さて「きらきらでん」の展示は二つの展示室を用い、最初に螺鈿の技法を工程を分けて示してから、厚貝・薄貝の二つの技法を用いた名品の数々を展示します。奈良時代に中国から輸入されて平安時代に発展した螺鈿の技法は貝を研磨して切り出す厚貝(厚さ1.5mm〜2mm)で、その貝の輝きが緻密な意匠によって際立つ《桜螺鈿鞍》〈重文〉の見事さには息を飲みました。誰が用いていたものかはわかりませんが、これはすごい。いずれ名のある武将の所持品だったと思われます。

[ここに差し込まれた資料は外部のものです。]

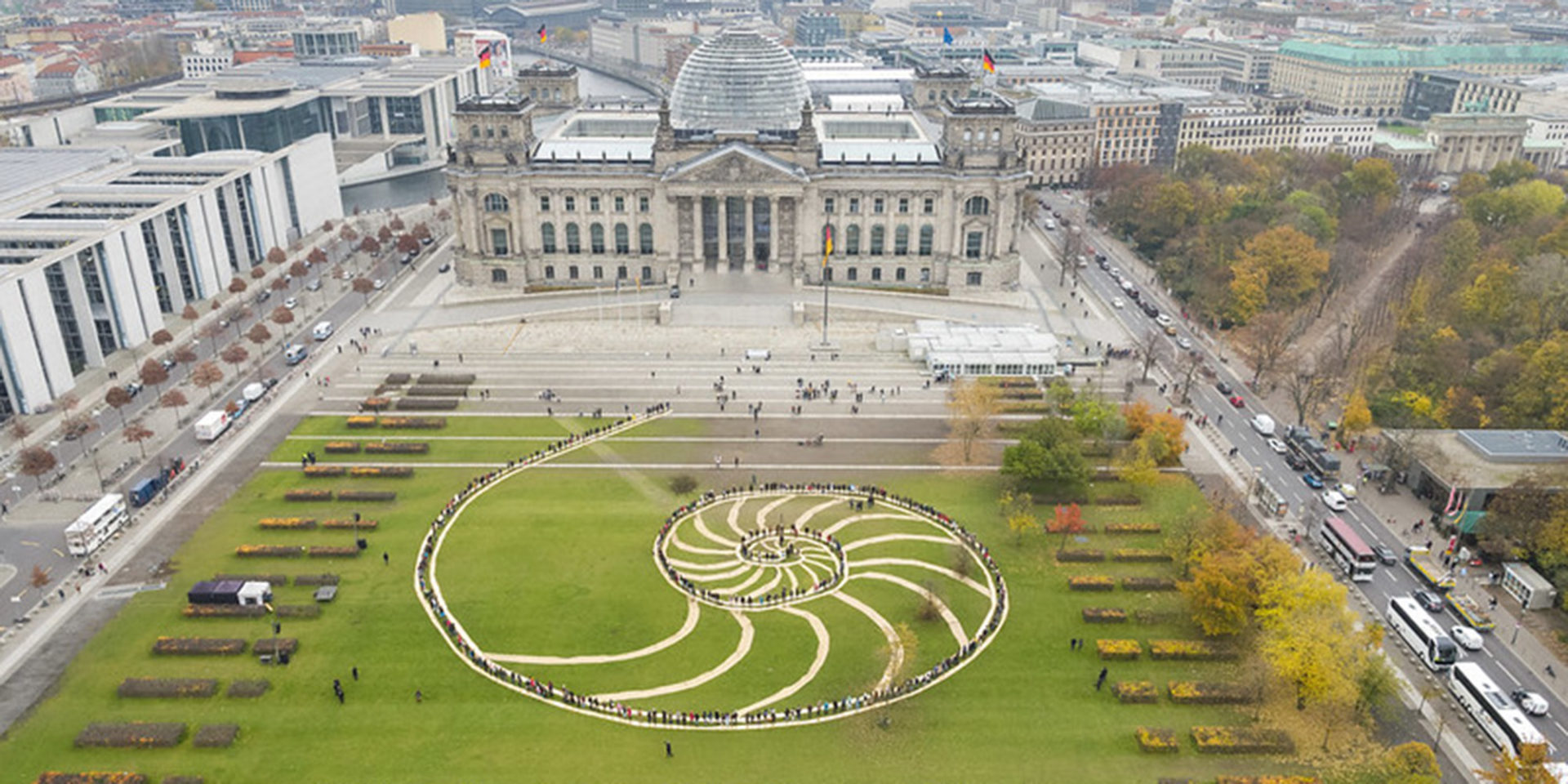 Die Luftaufnahme zeigt den Reichstag in Berlin mit der davor liegenden Wiese, auf dieser ist der Schriftzug "Democracy for Future" zu lesen.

蒔絵の技法と組み合わされた日本の螺鈿の品々は中国にも渡って「螺鈿はもともと日本のもの」という誤った解説を残す書もあったほどだそうですが、かたや中国で発展を遂げたのは貝を薬品で煮て薄く(0.2mmほど)剥がして用いる薄貝の技法。この日の展示ではむしろ薄貝の螺鈿の品々が充実しており、楼閣人物図や楼閣山水図が見事に描かれた箱・卓・硯屏などが並びました。特にフライヤーの表面を飾る《樹下人物螺鈿硯屏》(元〜明時代)は貝片の様々な色合いを活かし、周囲の樹木・草花の様式的な表現の樹木・草花の中に慈愛に満ちた表情の三聖人の衣装の細かい模様や童子・鹿・鳥を緻密に描いて、差し渡し一尺ほどの円形の硯屏の中に小宇宙が生まれているよう。

これらの後には大柄な意匠が南方風に感じる琉球の螺鈿や遺例が少ないとされる高麗・李朝螺鈿、さらに背後に色を入れてカラフルにし西洋好みの幾何学模様を用いてヨーロッパに輸出された卓もあれば大振りの印籠を飾りもする江戸時代の螺鈿を経て大正・昭和へと時代を超えて技法が受け継がれ発展してゆく様子が示されます。

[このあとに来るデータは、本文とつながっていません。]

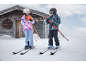 Deux enfants en tenue de ski avec skis et bâtons dans un paysage enneigé près d'une cabane en bois.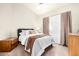 Comfortable bedroom featuring a queen bed, carpeted floors, and natural light from a window at 3828 N Rosewood Ave, Avondale, AZ 85392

工芸品の展覧会というのは茶器を除いてこれまであまり見る機会を持たなかったのですが、この「きらきらでん」を見ると美術品としての美しさに加えて作り手(個人であれ工房であれ名を残していないものが大半ですが)の技の冴えを堪能できて、絵画とは違った楽しみがあることに気付きました。よって今後、この方面にもアンテナを伸ばすことにしようと思ったところです。

この企画展以外の展示室には、テーマ展示として「古代中国の青銅器」「百椿図」「点初めー新年の茶会ー」、それに清朝の宮廷で好まれたというイギリス製宝飾時計。饕餮文方彜や饕餮文方盉といった青銅器の数々はこれまた私の好物で、点数こそ多くはありませんが殷墟からの出土品にはいずれも禍々しい呪力があり、食い入るように見入ってしまいました。そういえばこのページの冒頭に画像を載せた入館チケットのデザインも、青銅器コーナーにあった紀元前13~11世紀の双羊尊(おそらく湖南省出土・重要文化財)です。

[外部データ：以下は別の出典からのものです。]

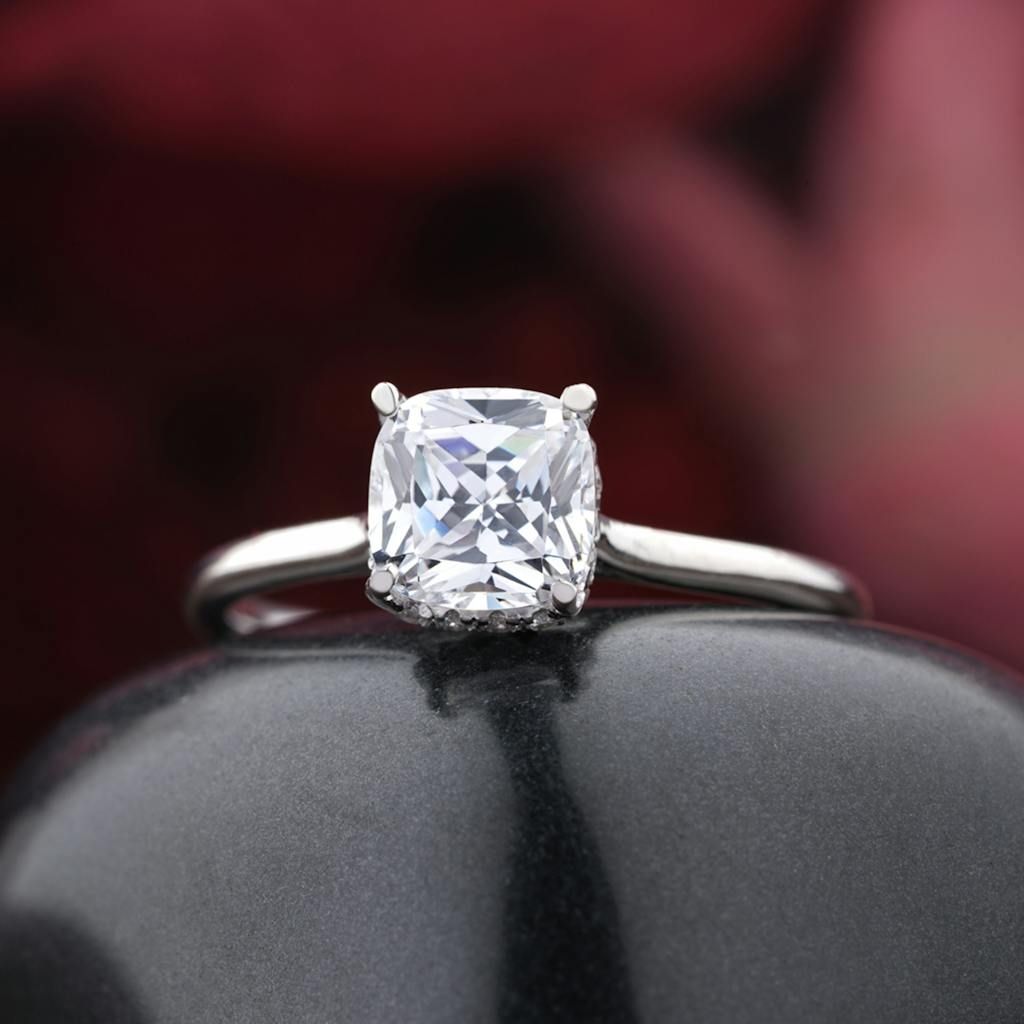 Close-up of a silver ring with a sparkling gemstone, perfect for jewelry displays.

そして、ゆったりしたロビーから幅広の階段を登り中2階を経由して上階の展示室へと導く設計も贅沢感満載。エントランスの雰囲気といいこの内部空間といい、美術館自体が鑑賞の対象たりうる素敵な作りです。

鑑賞終了後は庭園へ。これだけ広く、起伏に富んだ庭園をこの美術館が持っているとは知りませんでした。茶室が四つもあり、その間をつなぐ道筋には多様な樹木や石像、そして中心には池。今は椿と梅が楽しめましたが、四季折々に異なる魅力を持っているらしいこの庭園を散策してはNEZUCAFÉで寛ぐために、これからも根津美術館に足を運んでみたいものです。